▸ **Task instructions**
Could you write out all the records once more, exactly?

▸ **Recorded data**
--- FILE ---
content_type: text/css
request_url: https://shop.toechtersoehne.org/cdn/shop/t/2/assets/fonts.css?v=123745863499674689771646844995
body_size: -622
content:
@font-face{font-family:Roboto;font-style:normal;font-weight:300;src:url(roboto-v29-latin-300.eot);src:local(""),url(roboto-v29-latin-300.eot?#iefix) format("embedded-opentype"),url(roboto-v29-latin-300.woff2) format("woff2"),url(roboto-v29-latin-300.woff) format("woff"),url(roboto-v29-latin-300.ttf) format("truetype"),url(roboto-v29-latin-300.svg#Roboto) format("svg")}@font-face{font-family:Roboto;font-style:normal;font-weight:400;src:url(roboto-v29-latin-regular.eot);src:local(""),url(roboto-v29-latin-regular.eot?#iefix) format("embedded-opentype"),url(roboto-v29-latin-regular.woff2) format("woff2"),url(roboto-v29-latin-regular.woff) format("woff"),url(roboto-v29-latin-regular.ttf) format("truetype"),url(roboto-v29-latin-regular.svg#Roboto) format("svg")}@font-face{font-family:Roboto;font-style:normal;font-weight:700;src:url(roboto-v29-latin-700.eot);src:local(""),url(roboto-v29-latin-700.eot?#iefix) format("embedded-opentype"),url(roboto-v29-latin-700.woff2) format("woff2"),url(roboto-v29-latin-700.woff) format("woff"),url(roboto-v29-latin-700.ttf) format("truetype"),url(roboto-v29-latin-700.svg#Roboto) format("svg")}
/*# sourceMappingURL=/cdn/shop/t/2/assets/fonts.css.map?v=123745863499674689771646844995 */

▸ **Answer area**
--- FILE ---
content_type: text/css
request_url: https://shop.toechtersoehne.org/cdn/shop/t/2/assets/fonts.css?v=123745863499674689771646844995
body_size: -622
content:
@font-face{font-family:Roboto;font-style:normal;font-weight:300;src:url(roboto-v29-latin-300.eot);src:local(""),url(roboto-v29-latin-300.eot?#iefix) format("embedded-opentype"),url(roboto-v29-latin-300.woff2) format("woff2"),url(roboto-v29-latin-300.woff) format("woff"),url(roboto-v29-latin-300.ttf) format("truetype"),url(roboto-v29-latin-300.svg#Roboto) format("svg")}@font-face{font-family:Roboto;font-style:normal;font-weight:400;src:url(roboto-v29-latin-regular.eot);src:local(""),url(roboto-v29-latin-regular.eot?#iefix) format("embedded-opentype"),url(roboto-v29-latin-regular.woff2) format("woff2"),url(roboto-v29-latin-regular.woff) format("woff"),url(roboto-v29-latin-regular.ttf) format("truetype"),url(roboto-v29-latin-regular.svg#Roboto) format("svg")}@font-face{font-family:Roboto;font-style:normal;font-weight:700;src:url(roboto-v29-latin-700.eot);src:local(""),url(roboto-v29-latin-700.eot?#iefix) format("embedded-opentype"),url(roboto-v29-latin-700.woff2) format("woff2"),url(roboto-v29-latin-700.woff) format("woff"),url(roboto-v29-latin-700.ttf) format("truetype"),url(roboto-v29-latin-700.svg#Roboto) format("svg")}
/*# sourceMappingURL=/cdn/shop/t/2/assets/fonts.css.map?v=123745863499674689771646844995 */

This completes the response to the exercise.